Detecting a difference in the direction of two groups of vectors I have two groups of patients, one group obese, one non-obese. I have vectors representing the longitudinal axis of the kidneys in each patient. I am comparing the orientation of the right kidneys between the two groups.I would like to determine the difference (if any) between the two groups in the direction of these vectors. I am looking for suggestions for statistical tests/modules that might be present in Stata or R, or general advice.
 A: Assuming the sample is representative of the population of interest, I'd advocate the following:
I'd first advocate a test of difference in mean rotation. If adiposity is displacing the kidneys (a theory which has become less popular recently), we can standardize all measurements in terms of a minimal degree of rotation from the origin. Since we haven't measured torsion, we have to assume these kidneys have not come remotely close to spinning a full 180 degrees. I don't know if that's a reasonable assumption. If you have one observation per participant, a t-test is suited to do this. I'd be concern that, due to intraindividual variability, we might be interested in repeated measures within a participant, especially whether or not large changes in BMI result in large shifts of the kidney. Using histograms to inspect distributions should give some insight as to whether or not outliers or highly irregular data (e.g. multimodal values) are problematic in the sample.
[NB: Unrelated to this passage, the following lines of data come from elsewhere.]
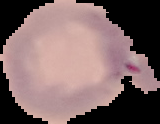
preparation = thin blood smear
malaria status = uninfected
image size = 160×124 pixels
image type = cell region segmented out of the field of view; surrounding area masked to black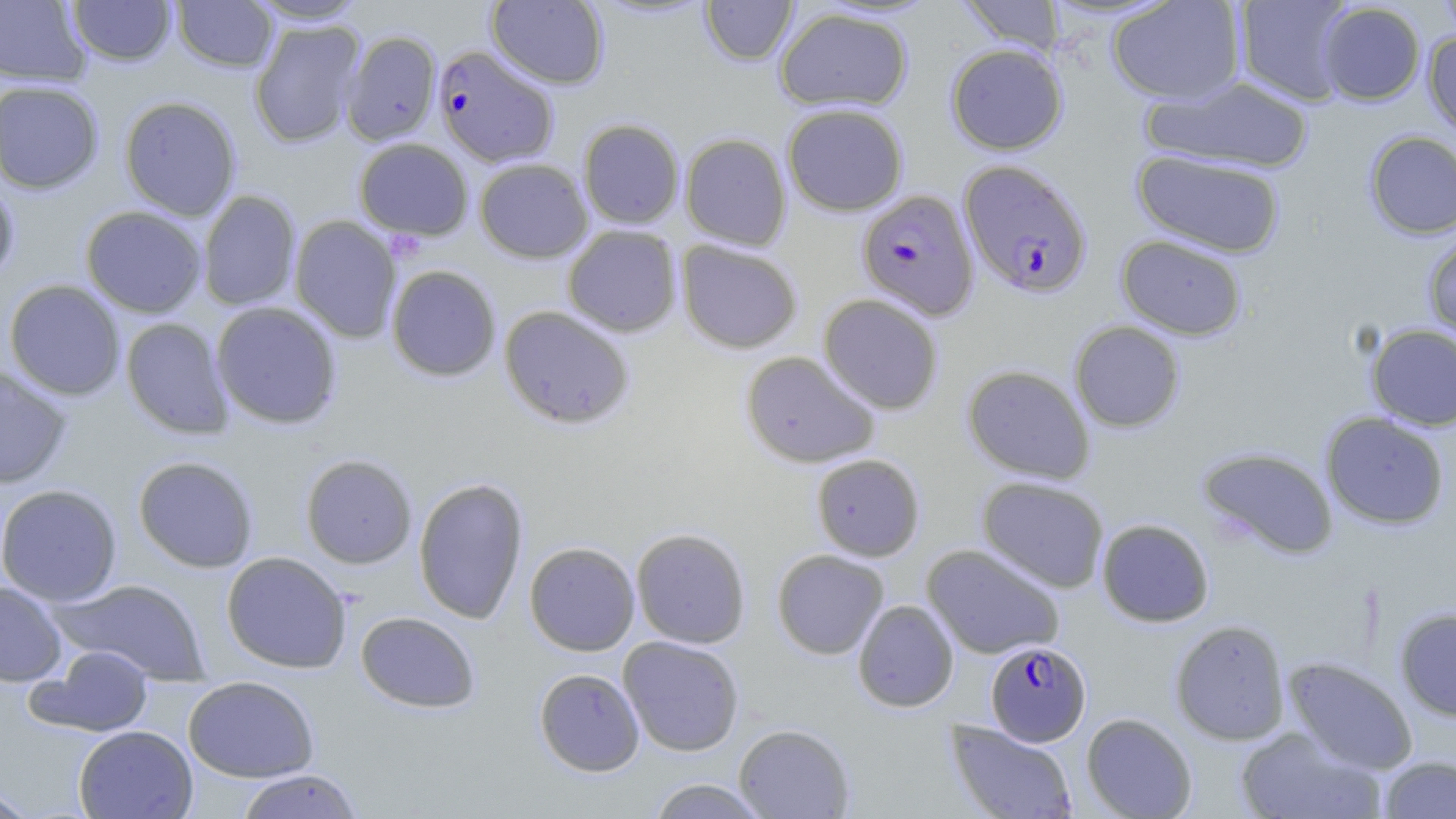
Approximate bounding boxes as named x1/y1/x2/y2 corners in pixels. Plasmodium falciparum-infected red blood cell locations: (x1=433, y1=45, x2=560, y2=167), (x1=959, y1=159, x2=1093, y2=299), (x1=856, y1=189, x2=979, y2=321), (x1=985, y1=640, x2=1091, y2=746). Uninfected red blood cell locations: (x1=0, y1=0, x2=91, y2=86), (x1=67, y1=0, x2=176, y2=66), (x1=172, y1=0, x2=278, y2=72), (x1=244, y1=0, x2=370, y2=24), (x1=486, y1=0, x2=609, y2=89), (x1=955, y1=0, x2=1066, y2=57), (x1=1107, y1=0, x2=1246, y2=104), (x1=1234, y1=0, x2=1358, y2=105), (x1=1435, y1=0, x2=1456, y2=42), (x1=700, y1=1, x2=798, y2=65), (x1=1317, y1=2, x2=1425, y2=105), (x1=774, y1=7, x2=913, y2=112), (x1=249, y1=20, x2=364, y2=148), (x1=342, y1=30, x2=442, y2=146), (x1=1422, y1=30, x2=1456, y2=140), (x1=945, y1=43, x2=1068, y2=155), (x1=1142, y1=75, x2=1315, y2=174), (x1=0, y1=80, x2=104, y2=193), (x1=119, y1=96, x2=241, y2=221), (x1=781, y1=102, x2=908, y2=216), (x1=578, y1=118, x2=685, y2=229), (x1=1364, y1=130, x2=1456, y2=239), (x1=679, y1=132, x2=792, y2=250), (x1=353, y1=138, x2=474, y2=240), (x1=1132, y1=149, x2=1286, y2=258), (x1=474, y1=158, x2=593, y2=263), (x1=0, y1=175, x2=20, y2=287), (x1=197, y1=190, x2=301, y2=311), (x1=81, y1=206, x2=207, y2=317), (x1=289, y1=215, x2=402, y2=343), (x1=562, y1=225, x2=682, y2=337), (x1=1422, y1=232, x2=1456, y2=345), (x1=1115, y1=234, x2=1247, y2=340), (x1=676, y1=240, x2=803, y2=354), (x1=386, y1=264, x2=501, y2=381), (x1=4, y1=279, x2=126, y2=400), (x1=819, y1=293, x2=944, y2=414), (x1=210, y1=301, x2=342, y2=430), (x1=498, y1=305, x2=635, y2=429), (x1=120, y1=317, x2=234, y2=439), (x1=1069, y1=321, x2=1185, y2=433), (x1=1365, y1=323, x2=1456, y2=431), (x1=741, y1=351, x2=880, y2=468), (x1=962, y1=364, x2=1095, y2=484), (x1=0, y1=367, x2=71, y2=488), (x1=1320, y1=411, x2=1449, y2=530), (x1=1197, y1=446, x2=1339, y2=559), (x1=811, y1=453, x2=925, y2=561), (x1=300, y1=454, x2=417, y2=568), (x1=132, y1=455, x2=259, y2=573), (x1=977, y1=475, x2=1109, y2=593), (x1=413, y1=477, x2=529, y2=624), (x1=0, y1=484, x2=122, y2=606), (x1=1096, y1=518, x2=1214, y2=627), (x1=631, y1=527, x2=751, y2=649), (x1=524, y1=541, x2=640, y2=656), (x1=921, y1=544, x2=1066, y2=659), (x1=772, y1=549, x2=889, y2=659), (x1=221, y1=551, x2=352, y2=673), (x1=55, y1=578, x2=211, y2=684), (x1=0, y1=581, x2=67, y2=686), (x1=852, y1=599, x2=959, y2=713), (x1=1394, y1=608, x2=1456, y2=721), (x1=355, y1=611, x2=481, y2=713), (x1=1170, y1=620, x2=1290, y2=745), (x1=618, y1=636, x2=744, y2=756), (x1=32, y1=645, x2=155, y2=737), (x1=1283, y1=657, x2=1418, y2=774), (x1=533, y1=667, x2=645, y2=776), (x1=183, y1=676, x2=319, y2=782), (x1=1081, y1=713, x2=1197, y2=818), (x1=944, y1=719, x2=1079, y2=819), (x1=734, y1=724, x2=855, y2=818), (x1=73, y1=725, x2=198, y2=818), (x1=1235, y1=726, x2=1385, y2=819), (x1=1379, y1=755, x2=1456, y2=818), (x1=234, y1=769, x2=364, y2=819), (x1=646, y1=778, x2=771, y2=818), (x1=0, y1=785, x2=39, y2=818). Slide-level diagnosis: Plasmodium falciparum. May-Grünwald-Giemsa stain. Image is 1456×819 pixels. Thin blood smear. 1000x magnification. One field of a larger specimen. Optical microscopy.Assess this cell for malaria.
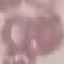
It is uninfected.

Summary:
  - Preparation: thin blood film
  - Stain: Giemsa
  - Capture: smartphone through the microscope eyepiece
  - Image type: automatically extracted cell patch, resized to 64 × 64 pixelsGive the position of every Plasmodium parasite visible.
Secondarily, I'd advocate a test of variance. These are far less sensitive than a mean test. Nonetheless, we'd be interested if obese participants have a greater variability of kidney rotation, since presumably that's a cause of negative health outcomes (perhaps tissue damage due to torsion or impingement of ureters, I don't know). 
A: If the two distributions match a 'normal' circular distribution (Von Mises distribution), you can use a Watson two test, that is available for R at least (package 'circular' or 'circstats'). If they are not normal, I don't know of a non-parametric alternative, but you can bootstrap a 95% confidence interval of average direction in both groups.
All of this assumes that kidney rotation spans a full 360 degrees, or a substantial part of it. If this is not the case, a simple t-test is just fine, as suggested above.